**EXTRAIT RETENU**
A. S. : Cela dépend de la particularité de chaque entreprise, chez Safran, la compliance est séparée du service juridique. Dans d’autres entreprises, par exemple le directeur juridique d’Airbus est aussi secrétaire général et Chief Compliance Officer. L’avionneur européen a donc su créer un véritable rôle du directeur juridique qui siège au comité exécutif et qui veille sur l’ensemble des problèmes juridiques du groupe. C’est assez visionnaire… et force est de constater que c’est un Anglais qui a ce poste…

A. P. : En tant qu’avocat anglais, vous connaissez la problématique du secret des affaires. En France, les juristes d’entreprise se battent pour la confidentialité de leurs avis, une chose reconnue dans les pays anglo-saxons. Pourquoi le juriste d’entreprise a-t-il besoin de cette protection ?

A. S. : Nos juristes travaillent dans le respect absolu des principes d’intégrité professionnelle, tout comme les avocats. En fait, ce n’est pas le juriste qui a besoin de la confidentialité, mais l’entreprise elle-même. Quand le juriste fournit son avis en interne, celui-ci n’étant pas couvert par le legal privilege, il peut être divulgué, lu, entendu… par les autorités. Cette situation place donc les entreprises françaises dans une position difficile vis-à-vis de leurs concurrentes européennes.

 

« Un avocat détaché en entreprise sera toujours trop éloigné de la prise de décision et de la réalité des affaires de l’entreprise. Il aurait un peu le comportement du vieux juriste français des années 1950 qui rédige un avis de quinze pages qu’au final, personne ne lira. Exactement ce que les chefs d’entreprise n’ont ni envie ni besoin... »

 

A. P. : Cette absence de confidentialité vous gêne-t-elle dans votre quotidien ?

A. S. : Les juristes d’entreprise travaillant en France ont compris comment vivre avec cette contrainte qui ajoute des coûts. Chaque fois que nous souhaitons avoir la confidentialité d’un avis, il nous faut faire appel à un avocat. C’est d’ailleurs cela que ces derniers ont compris. Ils craignent aussi que les juristes d’entreprise leur prennent des dossiers. Ils n’ont qu’à regarder partout ailleurs dans le monde pour voir que ce n’est pas du tout le cas.

**DONNÉES D'ENTRÉE**
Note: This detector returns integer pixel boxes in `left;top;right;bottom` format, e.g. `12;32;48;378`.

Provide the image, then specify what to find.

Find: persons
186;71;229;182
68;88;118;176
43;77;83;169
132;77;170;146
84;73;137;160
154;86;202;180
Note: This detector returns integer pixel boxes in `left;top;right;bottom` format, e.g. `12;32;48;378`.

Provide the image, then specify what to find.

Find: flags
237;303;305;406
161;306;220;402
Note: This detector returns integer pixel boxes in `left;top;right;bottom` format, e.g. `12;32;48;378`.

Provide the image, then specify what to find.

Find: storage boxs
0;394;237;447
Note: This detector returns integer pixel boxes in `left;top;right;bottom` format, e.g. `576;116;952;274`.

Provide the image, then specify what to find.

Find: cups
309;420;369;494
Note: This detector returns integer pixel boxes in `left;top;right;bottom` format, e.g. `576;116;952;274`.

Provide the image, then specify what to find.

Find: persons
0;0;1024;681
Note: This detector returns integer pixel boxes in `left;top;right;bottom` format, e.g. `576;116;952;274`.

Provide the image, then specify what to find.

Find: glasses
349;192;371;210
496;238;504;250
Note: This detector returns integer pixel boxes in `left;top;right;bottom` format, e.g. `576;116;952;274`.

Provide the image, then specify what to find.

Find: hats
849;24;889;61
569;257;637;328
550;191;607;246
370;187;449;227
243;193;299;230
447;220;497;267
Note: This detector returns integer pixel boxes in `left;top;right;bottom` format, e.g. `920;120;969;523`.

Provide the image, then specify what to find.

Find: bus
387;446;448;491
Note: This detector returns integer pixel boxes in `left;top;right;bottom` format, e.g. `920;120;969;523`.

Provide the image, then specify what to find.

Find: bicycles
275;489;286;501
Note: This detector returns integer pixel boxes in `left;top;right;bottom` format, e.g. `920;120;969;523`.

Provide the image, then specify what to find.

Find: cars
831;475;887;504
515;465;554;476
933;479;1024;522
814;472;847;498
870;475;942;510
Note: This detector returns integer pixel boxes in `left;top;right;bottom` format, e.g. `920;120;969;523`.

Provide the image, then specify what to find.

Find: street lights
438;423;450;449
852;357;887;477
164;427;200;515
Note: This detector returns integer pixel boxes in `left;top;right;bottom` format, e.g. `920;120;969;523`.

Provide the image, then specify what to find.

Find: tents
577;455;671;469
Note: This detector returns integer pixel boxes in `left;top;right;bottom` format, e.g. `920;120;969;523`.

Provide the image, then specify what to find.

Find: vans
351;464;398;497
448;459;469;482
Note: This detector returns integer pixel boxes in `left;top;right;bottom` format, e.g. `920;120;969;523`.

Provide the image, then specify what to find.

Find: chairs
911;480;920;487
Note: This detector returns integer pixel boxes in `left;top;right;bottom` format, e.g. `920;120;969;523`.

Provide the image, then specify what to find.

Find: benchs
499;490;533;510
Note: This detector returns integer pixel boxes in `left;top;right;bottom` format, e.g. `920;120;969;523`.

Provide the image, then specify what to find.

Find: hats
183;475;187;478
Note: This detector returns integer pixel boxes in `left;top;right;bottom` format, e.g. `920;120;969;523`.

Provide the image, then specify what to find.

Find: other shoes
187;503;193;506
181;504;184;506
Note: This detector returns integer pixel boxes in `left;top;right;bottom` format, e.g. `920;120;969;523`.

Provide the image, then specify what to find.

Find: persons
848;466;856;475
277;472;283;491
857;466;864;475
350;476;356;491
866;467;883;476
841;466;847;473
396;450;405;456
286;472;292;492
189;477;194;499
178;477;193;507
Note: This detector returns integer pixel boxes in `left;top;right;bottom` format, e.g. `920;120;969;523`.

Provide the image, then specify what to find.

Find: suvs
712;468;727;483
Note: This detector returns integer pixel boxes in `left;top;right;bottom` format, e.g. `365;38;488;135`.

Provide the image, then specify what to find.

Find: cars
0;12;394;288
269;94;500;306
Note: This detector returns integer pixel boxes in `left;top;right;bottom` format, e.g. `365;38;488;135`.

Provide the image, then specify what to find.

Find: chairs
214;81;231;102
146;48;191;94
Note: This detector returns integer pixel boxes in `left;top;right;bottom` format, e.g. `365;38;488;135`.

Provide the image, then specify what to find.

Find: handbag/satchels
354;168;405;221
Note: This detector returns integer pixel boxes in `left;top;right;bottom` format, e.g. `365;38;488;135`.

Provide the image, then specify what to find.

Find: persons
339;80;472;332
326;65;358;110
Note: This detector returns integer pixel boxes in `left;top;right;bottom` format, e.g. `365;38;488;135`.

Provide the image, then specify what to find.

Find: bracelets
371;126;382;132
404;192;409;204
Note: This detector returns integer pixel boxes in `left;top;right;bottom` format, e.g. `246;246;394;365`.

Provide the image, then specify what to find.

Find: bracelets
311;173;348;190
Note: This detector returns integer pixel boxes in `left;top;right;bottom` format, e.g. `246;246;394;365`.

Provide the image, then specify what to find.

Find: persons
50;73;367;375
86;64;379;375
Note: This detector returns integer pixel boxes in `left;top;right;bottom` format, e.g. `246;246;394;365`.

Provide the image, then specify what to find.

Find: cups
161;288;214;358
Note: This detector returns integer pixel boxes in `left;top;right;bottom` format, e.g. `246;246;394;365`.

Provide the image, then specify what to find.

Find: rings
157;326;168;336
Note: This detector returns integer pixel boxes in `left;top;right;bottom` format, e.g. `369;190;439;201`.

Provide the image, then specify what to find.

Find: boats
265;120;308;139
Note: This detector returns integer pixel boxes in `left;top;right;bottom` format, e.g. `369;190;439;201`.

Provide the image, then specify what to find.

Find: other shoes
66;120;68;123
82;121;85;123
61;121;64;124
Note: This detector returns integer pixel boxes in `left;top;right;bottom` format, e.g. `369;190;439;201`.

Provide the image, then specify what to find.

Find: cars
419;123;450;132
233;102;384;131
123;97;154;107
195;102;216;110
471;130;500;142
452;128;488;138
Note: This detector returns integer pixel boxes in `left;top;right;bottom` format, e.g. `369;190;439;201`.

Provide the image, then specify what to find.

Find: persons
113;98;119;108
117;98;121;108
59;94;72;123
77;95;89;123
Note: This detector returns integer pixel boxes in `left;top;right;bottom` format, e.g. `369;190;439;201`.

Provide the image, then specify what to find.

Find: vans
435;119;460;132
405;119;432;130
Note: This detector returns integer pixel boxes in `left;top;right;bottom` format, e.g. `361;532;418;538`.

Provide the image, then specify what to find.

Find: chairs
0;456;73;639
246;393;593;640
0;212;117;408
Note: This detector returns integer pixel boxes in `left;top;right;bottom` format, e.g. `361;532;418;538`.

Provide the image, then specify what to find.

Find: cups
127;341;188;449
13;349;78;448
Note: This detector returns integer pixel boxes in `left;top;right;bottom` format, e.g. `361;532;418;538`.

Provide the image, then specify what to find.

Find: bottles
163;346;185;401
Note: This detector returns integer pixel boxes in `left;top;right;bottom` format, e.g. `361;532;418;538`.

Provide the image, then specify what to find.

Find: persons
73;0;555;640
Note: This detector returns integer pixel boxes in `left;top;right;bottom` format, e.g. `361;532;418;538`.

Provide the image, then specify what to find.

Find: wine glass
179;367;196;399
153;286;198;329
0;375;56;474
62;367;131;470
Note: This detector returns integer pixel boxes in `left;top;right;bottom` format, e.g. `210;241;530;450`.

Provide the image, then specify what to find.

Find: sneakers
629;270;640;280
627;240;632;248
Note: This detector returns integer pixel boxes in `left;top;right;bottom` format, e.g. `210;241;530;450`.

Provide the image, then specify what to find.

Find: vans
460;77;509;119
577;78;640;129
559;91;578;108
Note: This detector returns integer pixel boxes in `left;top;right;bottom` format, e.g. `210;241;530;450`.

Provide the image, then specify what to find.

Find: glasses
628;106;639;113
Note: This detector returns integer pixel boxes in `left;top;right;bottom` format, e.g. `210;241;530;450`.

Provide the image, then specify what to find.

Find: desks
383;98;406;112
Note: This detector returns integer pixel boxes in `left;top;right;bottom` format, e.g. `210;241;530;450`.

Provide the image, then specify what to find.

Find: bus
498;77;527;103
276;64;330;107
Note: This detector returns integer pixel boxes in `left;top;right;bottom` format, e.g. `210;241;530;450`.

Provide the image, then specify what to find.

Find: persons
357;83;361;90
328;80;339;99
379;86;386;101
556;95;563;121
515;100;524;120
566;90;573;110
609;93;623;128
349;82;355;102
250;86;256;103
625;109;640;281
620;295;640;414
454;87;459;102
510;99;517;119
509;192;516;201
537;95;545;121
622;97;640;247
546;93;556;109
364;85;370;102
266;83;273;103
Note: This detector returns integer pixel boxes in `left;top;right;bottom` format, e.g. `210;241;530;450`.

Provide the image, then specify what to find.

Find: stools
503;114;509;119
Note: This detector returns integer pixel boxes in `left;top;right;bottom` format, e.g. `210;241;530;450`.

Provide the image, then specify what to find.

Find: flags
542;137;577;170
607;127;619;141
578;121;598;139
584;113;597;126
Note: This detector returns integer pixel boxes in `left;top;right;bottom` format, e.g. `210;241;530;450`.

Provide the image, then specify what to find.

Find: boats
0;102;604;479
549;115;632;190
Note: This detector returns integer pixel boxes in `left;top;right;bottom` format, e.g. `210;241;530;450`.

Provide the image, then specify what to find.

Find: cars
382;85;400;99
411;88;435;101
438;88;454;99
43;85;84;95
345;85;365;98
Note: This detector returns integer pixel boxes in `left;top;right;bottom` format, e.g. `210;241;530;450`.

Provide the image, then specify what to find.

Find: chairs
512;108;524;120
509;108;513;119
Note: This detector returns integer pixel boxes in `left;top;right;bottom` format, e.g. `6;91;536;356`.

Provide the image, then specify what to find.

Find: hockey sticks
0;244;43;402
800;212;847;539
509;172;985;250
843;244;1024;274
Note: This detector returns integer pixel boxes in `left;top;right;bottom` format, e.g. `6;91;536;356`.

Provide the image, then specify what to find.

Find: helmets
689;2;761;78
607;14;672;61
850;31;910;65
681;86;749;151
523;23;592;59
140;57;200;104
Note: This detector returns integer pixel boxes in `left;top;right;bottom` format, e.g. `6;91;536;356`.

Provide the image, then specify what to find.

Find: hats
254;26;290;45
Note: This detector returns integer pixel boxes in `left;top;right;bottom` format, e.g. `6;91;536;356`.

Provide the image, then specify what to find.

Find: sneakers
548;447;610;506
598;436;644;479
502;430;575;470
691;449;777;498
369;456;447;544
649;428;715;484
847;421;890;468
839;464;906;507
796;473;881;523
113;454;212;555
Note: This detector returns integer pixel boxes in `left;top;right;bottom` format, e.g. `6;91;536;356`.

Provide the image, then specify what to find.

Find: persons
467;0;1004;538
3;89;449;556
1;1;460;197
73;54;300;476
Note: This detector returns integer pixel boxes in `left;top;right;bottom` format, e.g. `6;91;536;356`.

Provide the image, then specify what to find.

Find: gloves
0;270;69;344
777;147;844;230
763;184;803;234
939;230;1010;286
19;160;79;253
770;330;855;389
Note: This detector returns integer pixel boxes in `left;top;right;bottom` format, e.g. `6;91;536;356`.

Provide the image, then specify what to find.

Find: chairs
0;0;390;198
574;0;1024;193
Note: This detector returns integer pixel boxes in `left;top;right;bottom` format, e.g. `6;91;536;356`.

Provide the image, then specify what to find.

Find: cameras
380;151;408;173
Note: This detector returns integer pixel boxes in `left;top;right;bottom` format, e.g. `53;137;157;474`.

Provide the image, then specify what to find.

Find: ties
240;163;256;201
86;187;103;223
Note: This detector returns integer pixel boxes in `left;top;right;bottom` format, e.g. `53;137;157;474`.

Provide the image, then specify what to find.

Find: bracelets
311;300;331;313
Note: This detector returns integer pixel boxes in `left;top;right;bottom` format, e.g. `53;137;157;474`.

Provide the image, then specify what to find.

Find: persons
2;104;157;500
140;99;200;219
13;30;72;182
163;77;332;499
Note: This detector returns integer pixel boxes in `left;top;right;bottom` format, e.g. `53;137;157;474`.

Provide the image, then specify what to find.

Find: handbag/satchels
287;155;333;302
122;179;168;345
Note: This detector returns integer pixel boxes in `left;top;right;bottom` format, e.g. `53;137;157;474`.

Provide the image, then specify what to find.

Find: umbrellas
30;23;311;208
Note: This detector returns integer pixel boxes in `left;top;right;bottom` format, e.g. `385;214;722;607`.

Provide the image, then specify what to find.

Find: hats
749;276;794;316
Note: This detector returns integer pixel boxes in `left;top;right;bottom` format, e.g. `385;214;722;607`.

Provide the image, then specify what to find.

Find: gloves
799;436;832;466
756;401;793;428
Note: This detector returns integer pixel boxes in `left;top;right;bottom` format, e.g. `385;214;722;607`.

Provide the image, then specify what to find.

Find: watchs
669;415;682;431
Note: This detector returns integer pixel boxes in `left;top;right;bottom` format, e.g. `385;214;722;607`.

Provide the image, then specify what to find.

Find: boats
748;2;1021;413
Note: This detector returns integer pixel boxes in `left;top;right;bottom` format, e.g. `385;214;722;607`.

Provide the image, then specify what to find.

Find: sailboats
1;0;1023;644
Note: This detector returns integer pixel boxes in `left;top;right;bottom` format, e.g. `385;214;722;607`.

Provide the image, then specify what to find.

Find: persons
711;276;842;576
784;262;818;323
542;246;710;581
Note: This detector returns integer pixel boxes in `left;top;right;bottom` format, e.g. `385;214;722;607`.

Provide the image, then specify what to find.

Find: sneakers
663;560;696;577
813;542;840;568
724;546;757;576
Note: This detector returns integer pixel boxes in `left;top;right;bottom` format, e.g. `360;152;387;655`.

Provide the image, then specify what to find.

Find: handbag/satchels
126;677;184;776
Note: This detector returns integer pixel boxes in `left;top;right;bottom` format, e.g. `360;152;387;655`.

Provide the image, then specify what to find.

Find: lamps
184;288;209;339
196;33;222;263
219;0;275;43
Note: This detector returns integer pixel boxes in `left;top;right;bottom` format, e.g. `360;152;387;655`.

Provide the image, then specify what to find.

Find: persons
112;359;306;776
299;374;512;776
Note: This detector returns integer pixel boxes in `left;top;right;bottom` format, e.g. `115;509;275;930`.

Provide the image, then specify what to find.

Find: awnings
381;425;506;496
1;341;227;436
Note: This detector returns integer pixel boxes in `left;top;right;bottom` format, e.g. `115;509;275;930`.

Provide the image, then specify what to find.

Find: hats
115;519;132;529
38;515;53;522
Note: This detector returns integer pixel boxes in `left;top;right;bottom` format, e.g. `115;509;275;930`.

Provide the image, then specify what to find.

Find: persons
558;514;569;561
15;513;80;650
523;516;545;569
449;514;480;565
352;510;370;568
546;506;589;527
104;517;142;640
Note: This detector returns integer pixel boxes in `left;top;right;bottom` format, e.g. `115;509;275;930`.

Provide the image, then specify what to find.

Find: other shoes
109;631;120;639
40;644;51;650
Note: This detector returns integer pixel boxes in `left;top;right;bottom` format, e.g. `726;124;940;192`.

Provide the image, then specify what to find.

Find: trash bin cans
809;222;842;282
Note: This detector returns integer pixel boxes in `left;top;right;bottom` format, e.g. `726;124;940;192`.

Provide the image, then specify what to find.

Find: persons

**TRAVAIL DEMANDÉ**
a – Convertissez en tableau Markdown les lignes de la liste, en commençant par sa toute première ligne et en vous arrêtant après celle qui contient « 447;220;497;267 ». Les lignes vides sont omises et les colonnes s'intitulent « N° » et « Ligne ».
b – Poursuivez l'entretien consacré à la confidentialité des avis des juristes d'entreprise, à la suite de sa dernière réplique.

**RÉPONSES APPORTÉES**
a –
| N° | Ligne |
|---|---|
| 1 | Note: This detector returns integer pixel boxes in `left;top;right;bottom` format, e.g. `12;32;48;378`. |
| 2 | Provide the image, then specify what to find. |
| 3 | Find: persons |
| 4 | 186;71;229;182 |
| 5 | 68;88;118;176 |
| 6 | 43;77;83;169 |
| 7 | 132;77;170;146 |
| 8 | 84;73;137;160 |
| 9 | 154;86;202;180 |
| 10 | Note: This detector returns integer pixel boxes in `left;top;right;bottom` format, e.g. `12;32;48;378`. |
| 11 | Provide the image, then specify what to find. |
| 12 | Find: flags |
| 13 | 237;303;305;406 |
| 14 | 161;306;220;402 |
| 15 | Note: This detector returns integer pixel boxes in `left;top;right;bottom` format, e.g. `12;32;48;378`. |
| 16 | Provide the image, then specify what to find. |
| 17 | Find: storage boxs |
| 18 | 0;394;237;447 |
| 19 | Note: This detector returns integer pixel boxes in `left;top;right;bottom` format, e.g. `576;116;952;274`. |
| 20 | Provide the image, then specify what to find. |
| 21 | Find: cups |
| 22 | 309;420;369;494 |
| 23 | Note: This detector returns integer pixel boxes in `left;top;right;bottom` format, e.g. `576;116;952;274`. |
| 24 | Provide the image, then specify what to find. |
| 25 | Find: persons |
| 26 | 0;0;1024;681 |
| 27 | Note: This detector returns integer pixel boxes in `left;top;right;bottom` format, e.g. `576;116;952;274`. |
| 28 | Provide the image, then specify what to find. |
| 29 | Find: glasses |
| 30 | 349;192;371;210 |
| 31 | 496;238;504;250 |
| 32 | Note: This detector returns integer pixel boxes in `left;top;right;bottom` format, e.g. `576;116;952;274`. |
| 33 | Provide the image, then specify what to find. |
| 34 | Find: hats |
| 35 | 849;24;889;61 |
| 36 | 569;257;637;328 |
| 37 | 550;191;607;246 |
| 38 | 370;187;449;227 |
| 39 | 243;193;299;230 |
| 40 | 447;220;497;267 |

b –
Je pense aussi que les chefs d’entreprise n’ont pas tous compris l’enjeu puisque ça a toujours été comme ça en France. Ils n’ont pas compris que cela les mettait dans une position concurrentielle défavorable.

Les juristes d’entreprise parlent de cela depuis 20 ans, pas les chefs d’entreprise. Les juristes n’ont peut-être pas réussi à faire passer le message. Les patrons étrangers qui viennent travailler en France doivent trouver cette situation bizarre, pas les patrons français.

A. P. : En tant qu’administrateur de l’AFJE, sur quels dossiers travaillez-vous actuellement ?

A. S. : Je suis un tout nouvel administrateur de l’association. Pour l’instant, je suis là pour écouter et pour apprendre avant d’apporter ma pierre à l’édifice. Si je peux être utile, c’est à travers mon profil international, mes contacts avec le barreau anglais et avec d’autres organisations de juristes d’entreprise internationales.

A. P. : Le CNB serait pour un statut d’avocat détaché en entreprise… Qu’en pensez-vous ?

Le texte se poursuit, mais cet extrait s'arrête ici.